From "The Negative Zone" |
This is the foreword to "The Negative Zone", a sixteen-page comic created for my Comic Theory/Queer Studies course at Kent State, Spring 2021.
At the tender age of thirteen, I was frequenting coffee houses after dark with friends of friends, smoking cigarettes and consuming far too much caffeine, and listening as these strange cohorts discussed the philosophy of STAR TREK, made catty remarks about the entrances and exits of familiar faces, and whether or not “to pork” was an appropriate synonym for fucking.
Pengo, age 14 |
What does “all right” mean, anyway?
As found families go, this one was somewhat toxic and my takeaway included some bad wisdom. Around the same time I was introduced to NORTH STARR COMICS, which was first operated out of this guy’s basement, and later in the storefront of a motel. It was the kind of place dudes (pretty much entirely dudes) might hang out all day. It was a place of safety for nerds where we could eat crap and talk shit and read all the comics and crack jokes and watch movies and just be ourselves.
Pengo & Serena |
Alternative comics were actually worse. Unburdened by the COMICS CODE AUTHORITY these books could freely offer images of sex and sexual violence with impunity, and of course, even in such high-brow and critically acclaimed titles as V for Vendetta and Sandman, women were the subject of degrading abuse in a manner the men characters never were.

What to do:
• A. In the comic foreword, why could alternative comics offer images of sex and sexual violence so freely? Answer in one to three sentences.
• B. Resume the comic foreword after its final sentence, keeping its first-person voice.

Stored data entries:

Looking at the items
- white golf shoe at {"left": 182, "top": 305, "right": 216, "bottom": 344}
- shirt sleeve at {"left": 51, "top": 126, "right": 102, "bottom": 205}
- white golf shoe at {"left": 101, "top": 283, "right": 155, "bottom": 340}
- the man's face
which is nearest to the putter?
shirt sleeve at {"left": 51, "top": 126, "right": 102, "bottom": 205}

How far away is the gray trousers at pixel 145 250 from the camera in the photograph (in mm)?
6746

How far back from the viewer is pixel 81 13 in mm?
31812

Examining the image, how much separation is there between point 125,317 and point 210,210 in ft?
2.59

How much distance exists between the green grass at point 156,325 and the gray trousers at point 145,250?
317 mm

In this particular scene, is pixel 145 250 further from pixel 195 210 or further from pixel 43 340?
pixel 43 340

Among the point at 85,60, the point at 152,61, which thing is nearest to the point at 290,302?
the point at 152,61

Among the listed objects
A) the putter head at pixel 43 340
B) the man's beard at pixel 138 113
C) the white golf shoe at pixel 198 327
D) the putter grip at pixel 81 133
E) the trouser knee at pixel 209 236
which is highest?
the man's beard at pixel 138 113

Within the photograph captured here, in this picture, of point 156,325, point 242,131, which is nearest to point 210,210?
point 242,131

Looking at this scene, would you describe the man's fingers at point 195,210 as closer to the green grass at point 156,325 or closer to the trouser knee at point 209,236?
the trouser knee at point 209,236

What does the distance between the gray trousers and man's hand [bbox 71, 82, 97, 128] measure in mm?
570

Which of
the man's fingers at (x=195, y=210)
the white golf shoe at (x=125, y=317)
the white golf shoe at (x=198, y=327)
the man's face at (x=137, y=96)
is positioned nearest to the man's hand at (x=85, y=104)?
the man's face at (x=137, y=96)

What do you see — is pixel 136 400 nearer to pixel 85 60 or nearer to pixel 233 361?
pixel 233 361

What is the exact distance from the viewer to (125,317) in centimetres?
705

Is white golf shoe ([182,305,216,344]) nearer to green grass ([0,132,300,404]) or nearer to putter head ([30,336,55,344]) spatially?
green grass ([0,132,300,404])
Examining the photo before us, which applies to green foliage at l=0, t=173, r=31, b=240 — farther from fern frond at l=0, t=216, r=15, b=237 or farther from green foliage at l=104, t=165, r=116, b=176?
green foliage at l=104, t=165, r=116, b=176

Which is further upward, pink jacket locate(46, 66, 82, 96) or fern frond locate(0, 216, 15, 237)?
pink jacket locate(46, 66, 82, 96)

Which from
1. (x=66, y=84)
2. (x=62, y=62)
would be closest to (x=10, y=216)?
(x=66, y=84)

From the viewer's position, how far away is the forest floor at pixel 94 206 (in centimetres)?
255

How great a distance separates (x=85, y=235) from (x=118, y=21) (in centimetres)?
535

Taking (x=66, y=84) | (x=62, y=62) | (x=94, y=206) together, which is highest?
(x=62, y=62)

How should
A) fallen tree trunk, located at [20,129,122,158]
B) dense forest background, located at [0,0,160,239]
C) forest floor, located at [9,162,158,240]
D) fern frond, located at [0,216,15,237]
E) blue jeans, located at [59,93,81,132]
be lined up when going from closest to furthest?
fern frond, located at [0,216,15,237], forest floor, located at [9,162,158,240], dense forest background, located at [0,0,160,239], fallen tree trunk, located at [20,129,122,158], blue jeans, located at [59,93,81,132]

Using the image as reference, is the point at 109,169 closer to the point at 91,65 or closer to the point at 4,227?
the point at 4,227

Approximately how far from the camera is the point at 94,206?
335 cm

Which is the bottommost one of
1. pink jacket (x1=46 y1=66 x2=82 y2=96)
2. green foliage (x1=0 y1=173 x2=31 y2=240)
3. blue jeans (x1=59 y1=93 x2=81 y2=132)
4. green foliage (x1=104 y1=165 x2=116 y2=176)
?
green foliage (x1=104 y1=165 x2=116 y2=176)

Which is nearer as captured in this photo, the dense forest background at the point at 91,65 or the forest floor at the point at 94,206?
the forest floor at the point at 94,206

Expected outputs:
• A. They were unburdened by the Comics Code Authority. That freedom let them offer such images with impunity.

• B.
And so many of us (I include myself in this number) were homophobic and sexist by upbringing, if not by nature. A comic shop was a much an example of Foucault’s beloved PANOPTICON as anywhere else in the larger society where, by awareness of constant observation by others, we were still self-governing our behaviors and statements, for fear of judgement or punishment by the larger group -- even if the standards of that behavior in a comic shop was alternate to that which was found in school or on the streets.
Pengo, age 52 |
Many genres and subcultures came together under such roofs, the superhero FANGIRLS AND BOYS and the science fiction geeks, the fantasy seekers and their Wiccan counterparts. And yes, there were online systems back then where computer aficionados from different communities could chat with complete anonymity and pretend to be whoever they wanted to be.
If this all sounds perhaps a little risky, the underage and the aged interacting so far from the watchful eyes of parents and guardians, it was that, too. As it is in our schools and churches, and halls of government. But for those who sought the freedom to explore and to discover brave new identities, it was a haven, a sanctuary, a laboratory. We were IN THE ZONE.